Marco Gorra, Libero 6/2/2014, 6 febbraio 2014
MA IL CASCO BLU STUPRA DI PIÙ
Di tutto si può accusare l’Onu fuorché di non essere del ramo. Quanto ad abusi sessuali su donne e minori (e loro successivo occultamento), infatti, al Palazzo di Vetro non prendono lezioni da nessuno. Per dire, fino al 2003 le Nazioni Unite si sono sistematicamente rifiutare anche solo di riconoscere l’esistenza del problema. E anche dopo essere state costrette a farlo, non è che si siano dannate l’anima per trovare, processare e punire i colpevoli. Basti ricordare che l’Onu resta formalmente impossibilitato a perseguire in proprio i responsabili e deve aspettare che a farlo siano i singoli Stati.
I casi di molestie relativi a dirigenti essendo pochi (ma non inesistenti: una volta beccarono a molestare una sottoposta l’Alto commissario per i rifugiati Ruud Lubbers e dovette intervenire Kofi Annan in persona per provare a silenziare la vicenda), la parte del leone la fanno i Caschi Blu. Timor Est, Cambogia, Congo, Bosnia, Costa D’Avorio, Kosovo, Burundi: la lista di teatri delle operazioni in cui il personale Onu si è macchiato di stupri è lunghissima. Che l’espressione peacekeepers’ babies sia entrata nel lessico comune di questi ed altri Paesi, d’altronde, è considerazione che parla da sé.
VIOLENZE FILMATE
Uno dei casi più celebri è quello della missione umanitaria in Congo (uno dei pochi al termine del quale i responsabili sono stati incriminati), con funzionari Onu accusati di violentare ragazze locali filmando le violenze e rivendendosi le videocassette e bambine attirate con la promessa di una tazza di latte (o di un biscotto, o di un dollaro) e violentate. In Eritrea i soldati delle Nazioni Unite le bambine andavano ad affittarle sugli altipiani per poi andare a stuprarle in albergo (pare col tacito consenso delle autorità militari in carica). Durante le due più recenti missioni ad Haiti (2007 e 2010) i casi di violenza sessuale con personale militare come responsabile sono stati nell’ordine delle migliaia. In Sudafrica c’è mancato poco che tre ufficiali indiani, i quali avevano pensato bene di festeggiare una licenza sequestrando e violentando per tre giorni una ragazza del posto, facessero scoppiare un’incidente diplomatico tra Pretoria e Nuova Delhi.

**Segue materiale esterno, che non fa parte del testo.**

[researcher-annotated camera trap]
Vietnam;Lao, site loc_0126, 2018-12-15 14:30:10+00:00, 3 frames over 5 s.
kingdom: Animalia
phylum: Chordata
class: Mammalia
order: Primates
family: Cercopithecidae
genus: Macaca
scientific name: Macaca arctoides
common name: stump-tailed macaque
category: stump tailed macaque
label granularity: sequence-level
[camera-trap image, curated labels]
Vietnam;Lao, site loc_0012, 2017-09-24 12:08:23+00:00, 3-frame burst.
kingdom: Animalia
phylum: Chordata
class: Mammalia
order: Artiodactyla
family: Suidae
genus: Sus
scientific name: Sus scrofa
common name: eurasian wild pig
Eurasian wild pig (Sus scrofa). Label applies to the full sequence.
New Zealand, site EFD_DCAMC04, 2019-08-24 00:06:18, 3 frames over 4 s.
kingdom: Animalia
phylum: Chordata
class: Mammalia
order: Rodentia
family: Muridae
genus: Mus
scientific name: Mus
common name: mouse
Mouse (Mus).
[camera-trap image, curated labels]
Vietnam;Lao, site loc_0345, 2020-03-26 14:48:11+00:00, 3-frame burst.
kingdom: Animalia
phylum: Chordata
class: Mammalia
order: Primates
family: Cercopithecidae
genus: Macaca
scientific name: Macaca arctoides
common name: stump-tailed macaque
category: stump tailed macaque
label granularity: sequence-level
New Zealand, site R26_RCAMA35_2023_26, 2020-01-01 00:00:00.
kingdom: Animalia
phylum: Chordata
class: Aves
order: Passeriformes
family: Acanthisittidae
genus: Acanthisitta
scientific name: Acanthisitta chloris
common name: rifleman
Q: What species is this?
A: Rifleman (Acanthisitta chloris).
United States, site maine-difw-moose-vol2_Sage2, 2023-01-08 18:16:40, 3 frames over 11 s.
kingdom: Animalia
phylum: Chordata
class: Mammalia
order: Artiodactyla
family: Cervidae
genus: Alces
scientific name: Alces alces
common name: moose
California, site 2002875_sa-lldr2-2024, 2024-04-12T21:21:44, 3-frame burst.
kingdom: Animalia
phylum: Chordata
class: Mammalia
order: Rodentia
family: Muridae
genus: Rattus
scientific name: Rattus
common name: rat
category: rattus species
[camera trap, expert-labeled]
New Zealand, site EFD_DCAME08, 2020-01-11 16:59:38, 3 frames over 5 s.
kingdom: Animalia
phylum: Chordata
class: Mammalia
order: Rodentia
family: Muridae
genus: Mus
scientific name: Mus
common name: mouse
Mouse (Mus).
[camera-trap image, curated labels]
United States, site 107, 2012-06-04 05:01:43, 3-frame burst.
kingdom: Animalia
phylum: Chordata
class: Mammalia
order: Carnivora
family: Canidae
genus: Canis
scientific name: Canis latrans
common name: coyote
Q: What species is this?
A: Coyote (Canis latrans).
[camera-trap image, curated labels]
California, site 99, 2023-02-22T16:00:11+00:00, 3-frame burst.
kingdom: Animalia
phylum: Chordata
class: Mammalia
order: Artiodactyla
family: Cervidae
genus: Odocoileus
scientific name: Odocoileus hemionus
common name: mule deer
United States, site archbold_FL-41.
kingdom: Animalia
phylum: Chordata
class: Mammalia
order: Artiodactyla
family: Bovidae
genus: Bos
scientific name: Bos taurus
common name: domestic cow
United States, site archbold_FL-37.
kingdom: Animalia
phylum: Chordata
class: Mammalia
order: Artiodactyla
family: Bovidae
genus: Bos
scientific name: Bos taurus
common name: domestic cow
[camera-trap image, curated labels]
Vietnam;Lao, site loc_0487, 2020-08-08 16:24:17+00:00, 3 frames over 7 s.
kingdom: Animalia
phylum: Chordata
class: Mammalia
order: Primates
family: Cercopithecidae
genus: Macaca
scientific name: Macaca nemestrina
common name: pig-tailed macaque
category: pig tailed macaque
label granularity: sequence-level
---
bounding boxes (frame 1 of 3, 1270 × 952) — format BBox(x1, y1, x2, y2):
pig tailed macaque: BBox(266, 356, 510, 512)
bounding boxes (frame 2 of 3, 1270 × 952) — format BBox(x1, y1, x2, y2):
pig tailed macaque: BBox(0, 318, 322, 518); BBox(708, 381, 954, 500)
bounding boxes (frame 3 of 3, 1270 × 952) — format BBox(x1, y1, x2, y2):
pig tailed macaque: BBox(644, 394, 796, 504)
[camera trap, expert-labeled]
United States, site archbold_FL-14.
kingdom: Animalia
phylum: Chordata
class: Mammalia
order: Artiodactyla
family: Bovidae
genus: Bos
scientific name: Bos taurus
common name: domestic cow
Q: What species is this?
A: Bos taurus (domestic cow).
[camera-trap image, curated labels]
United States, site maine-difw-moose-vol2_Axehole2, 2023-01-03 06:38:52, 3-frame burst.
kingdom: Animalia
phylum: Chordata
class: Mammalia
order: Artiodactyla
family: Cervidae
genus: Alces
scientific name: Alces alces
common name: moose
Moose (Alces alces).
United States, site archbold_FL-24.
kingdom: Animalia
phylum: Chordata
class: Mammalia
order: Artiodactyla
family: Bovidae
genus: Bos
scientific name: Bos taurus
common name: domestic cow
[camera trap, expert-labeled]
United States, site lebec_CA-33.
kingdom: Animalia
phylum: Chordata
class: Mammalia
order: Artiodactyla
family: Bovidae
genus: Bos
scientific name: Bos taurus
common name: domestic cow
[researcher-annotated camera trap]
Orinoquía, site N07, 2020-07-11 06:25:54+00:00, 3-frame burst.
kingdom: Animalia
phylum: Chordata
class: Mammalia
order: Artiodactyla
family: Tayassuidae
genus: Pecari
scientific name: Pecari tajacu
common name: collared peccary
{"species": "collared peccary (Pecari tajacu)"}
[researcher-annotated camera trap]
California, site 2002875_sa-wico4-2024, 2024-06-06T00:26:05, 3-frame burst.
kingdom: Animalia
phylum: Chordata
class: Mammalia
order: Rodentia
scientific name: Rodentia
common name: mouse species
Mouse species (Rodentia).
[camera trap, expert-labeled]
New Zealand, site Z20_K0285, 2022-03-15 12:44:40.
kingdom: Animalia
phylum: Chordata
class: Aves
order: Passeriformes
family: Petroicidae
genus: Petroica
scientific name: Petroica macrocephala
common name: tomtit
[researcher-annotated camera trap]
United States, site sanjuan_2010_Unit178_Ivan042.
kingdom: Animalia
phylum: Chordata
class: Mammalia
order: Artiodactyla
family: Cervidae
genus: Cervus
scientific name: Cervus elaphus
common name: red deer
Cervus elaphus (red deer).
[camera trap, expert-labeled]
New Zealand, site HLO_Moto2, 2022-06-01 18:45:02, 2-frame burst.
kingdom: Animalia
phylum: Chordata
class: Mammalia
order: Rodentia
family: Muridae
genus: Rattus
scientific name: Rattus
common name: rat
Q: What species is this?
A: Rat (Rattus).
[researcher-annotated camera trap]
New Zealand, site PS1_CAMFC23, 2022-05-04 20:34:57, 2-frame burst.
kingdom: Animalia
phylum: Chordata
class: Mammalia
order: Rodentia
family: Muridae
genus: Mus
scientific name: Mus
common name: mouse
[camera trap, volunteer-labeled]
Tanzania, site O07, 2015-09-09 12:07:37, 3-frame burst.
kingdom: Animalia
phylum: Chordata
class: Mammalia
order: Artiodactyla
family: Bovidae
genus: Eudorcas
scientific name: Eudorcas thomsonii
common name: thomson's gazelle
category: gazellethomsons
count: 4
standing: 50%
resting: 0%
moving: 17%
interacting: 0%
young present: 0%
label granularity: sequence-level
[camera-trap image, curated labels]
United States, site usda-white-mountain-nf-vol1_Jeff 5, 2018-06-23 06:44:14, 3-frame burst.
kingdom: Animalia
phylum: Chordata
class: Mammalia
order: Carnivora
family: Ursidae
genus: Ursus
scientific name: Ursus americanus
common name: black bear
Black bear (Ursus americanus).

Elementi del personale Onu di stanza in Liberia, secondo una denuncia di Save the children, obbligavano i bambini a prestazioni sessuali in cambio di cibo, birra o di un giro in automobile. A Sarajevo nemmeno serviva la macchina: per affittare un minore da violentare, ai Caschi blu bastava presentarsi con una tanica di benzina. In Sierra Leone, a carico degli effettivi Onu gravano diverse testimonianze di abusi sessuali, tra cui lo stupro di una dodicenne e una violenza collettiva. In Eritrea i soldati organizzavano festini hard con bambini e ragazzi reclutati sul posto.
IL BRANCO
In Costa d’Avorio dieci peacekeeper sono stati accusati di avere violentato in gruppo una ragazzina di tredici anni. In Mozambico era venuto fuori un giro di prostituzione minorile tra i cui terminali c’erano gli uomini delle forze di pace dell’Onu. In Liberia il territorio di caccia degli stupratori erano i campi profughi, all’interno dei quali si erano andate creando vere e proprie zone adibite a mercato di esseri umani. Nel Darfur, l’arrivo degli uomini delle Nazioni Unite era coinciso con un vertiginoso aumento della popolazione infantile: «Sono uomini e vanno intrattenuti », commentò ad un giornale inglese un magistrato della zona, «ma ad oggi nessun caso è stato denunciato».